◆ ENTRIES ◆
(begin)

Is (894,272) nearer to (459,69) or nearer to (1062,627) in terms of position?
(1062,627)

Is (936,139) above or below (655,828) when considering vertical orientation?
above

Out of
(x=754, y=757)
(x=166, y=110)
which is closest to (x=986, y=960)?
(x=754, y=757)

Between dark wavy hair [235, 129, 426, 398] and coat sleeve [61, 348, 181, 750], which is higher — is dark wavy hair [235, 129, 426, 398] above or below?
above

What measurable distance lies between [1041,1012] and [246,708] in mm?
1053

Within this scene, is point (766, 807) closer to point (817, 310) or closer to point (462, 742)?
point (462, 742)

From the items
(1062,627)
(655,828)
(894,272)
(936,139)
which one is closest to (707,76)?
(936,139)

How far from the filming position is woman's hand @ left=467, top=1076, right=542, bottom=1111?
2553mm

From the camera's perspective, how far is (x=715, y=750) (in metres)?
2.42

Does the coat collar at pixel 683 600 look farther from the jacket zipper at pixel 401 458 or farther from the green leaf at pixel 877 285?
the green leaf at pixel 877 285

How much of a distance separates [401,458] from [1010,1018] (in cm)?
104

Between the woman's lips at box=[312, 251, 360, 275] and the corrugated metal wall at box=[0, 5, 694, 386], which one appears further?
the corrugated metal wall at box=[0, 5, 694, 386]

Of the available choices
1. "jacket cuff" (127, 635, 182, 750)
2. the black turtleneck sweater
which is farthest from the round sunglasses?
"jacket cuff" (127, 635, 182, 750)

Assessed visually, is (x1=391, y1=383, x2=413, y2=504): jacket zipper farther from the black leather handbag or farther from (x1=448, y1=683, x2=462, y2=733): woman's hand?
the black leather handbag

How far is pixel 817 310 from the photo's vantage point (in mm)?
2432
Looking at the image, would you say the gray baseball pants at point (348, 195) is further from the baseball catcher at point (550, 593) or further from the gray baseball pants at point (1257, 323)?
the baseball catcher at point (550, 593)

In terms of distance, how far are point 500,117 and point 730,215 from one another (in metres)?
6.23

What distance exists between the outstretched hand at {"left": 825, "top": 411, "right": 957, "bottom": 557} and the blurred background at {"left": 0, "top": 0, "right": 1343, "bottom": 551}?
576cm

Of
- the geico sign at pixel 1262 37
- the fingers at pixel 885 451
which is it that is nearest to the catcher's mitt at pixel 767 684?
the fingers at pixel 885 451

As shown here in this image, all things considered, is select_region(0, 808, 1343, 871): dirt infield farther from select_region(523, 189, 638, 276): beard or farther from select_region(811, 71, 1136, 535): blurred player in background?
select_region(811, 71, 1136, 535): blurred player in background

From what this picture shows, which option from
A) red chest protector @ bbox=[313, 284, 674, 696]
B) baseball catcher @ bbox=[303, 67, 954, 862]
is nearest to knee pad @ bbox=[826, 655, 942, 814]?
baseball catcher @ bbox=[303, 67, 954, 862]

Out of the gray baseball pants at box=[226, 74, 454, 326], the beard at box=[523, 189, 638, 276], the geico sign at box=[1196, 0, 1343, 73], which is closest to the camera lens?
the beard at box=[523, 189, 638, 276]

(end)

◆ TASK BRIEF ◆
Print the items again word for word, starting at the line that contains "From what this" and ending at the last line of the items.

◆ TASK ANSWER ◆
From what this picture shows, which option from
A) red chest protector @ bbox=[313, 284, 674, 696]
B) baseball catcher @ bbox=[303, 67, 954, 862]
is nearest to knee pad @ bbox=[826, 655, 942, 814]?
baseball catcher @ bbox=[303, 67, 954, 862]

Out of the gray baseball pants at box=[226, 74, 454, 326], the beard at box=[523, 189, 638, 276], the geico sign at box=[1196, 0, 1343, 73], which is closest to the camera lens?
the beard at box=[523, 189, 638, 276]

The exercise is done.